*** DATA SHOWN
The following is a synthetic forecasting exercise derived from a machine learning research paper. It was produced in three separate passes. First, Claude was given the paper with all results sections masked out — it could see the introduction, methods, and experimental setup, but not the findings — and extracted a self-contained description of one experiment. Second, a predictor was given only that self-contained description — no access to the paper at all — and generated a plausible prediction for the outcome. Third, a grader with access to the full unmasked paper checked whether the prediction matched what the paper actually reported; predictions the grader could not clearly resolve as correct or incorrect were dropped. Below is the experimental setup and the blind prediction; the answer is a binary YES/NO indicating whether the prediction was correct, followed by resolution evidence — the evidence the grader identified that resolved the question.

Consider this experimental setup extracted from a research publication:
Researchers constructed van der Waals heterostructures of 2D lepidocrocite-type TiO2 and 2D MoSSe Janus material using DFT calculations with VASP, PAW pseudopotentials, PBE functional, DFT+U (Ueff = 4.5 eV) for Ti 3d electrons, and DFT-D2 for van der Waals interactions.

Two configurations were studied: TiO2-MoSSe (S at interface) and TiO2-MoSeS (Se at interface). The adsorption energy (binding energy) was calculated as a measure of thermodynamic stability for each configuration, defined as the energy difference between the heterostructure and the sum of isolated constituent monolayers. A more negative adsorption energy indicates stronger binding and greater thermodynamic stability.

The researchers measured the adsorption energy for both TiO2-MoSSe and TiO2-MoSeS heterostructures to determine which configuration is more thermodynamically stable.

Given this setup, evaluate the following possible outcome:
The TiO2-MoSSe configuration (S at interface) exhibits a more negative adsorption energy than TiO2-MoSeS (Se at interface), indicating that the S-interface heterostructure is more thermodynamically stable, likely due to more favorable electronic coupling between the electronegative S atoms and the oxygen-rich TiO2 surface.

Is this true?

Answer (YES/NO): YES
******
The output consists solely of the lines from the line that contains "The TiO2-MoSSe configuration" through the final line of the data.

The TiO2-MoSSe configuration (S at interface) exhibits a more negative adsorption energy than TiO2-MoSeS (Se at interface), indicating that the S-interface heterostructure is more thermodynamically stable, likely due to more favorable electronic coupling between the electronegative S atoms and the oxygen-rich TiO2 surface.

Is this true?

Answer (YES/NO): YES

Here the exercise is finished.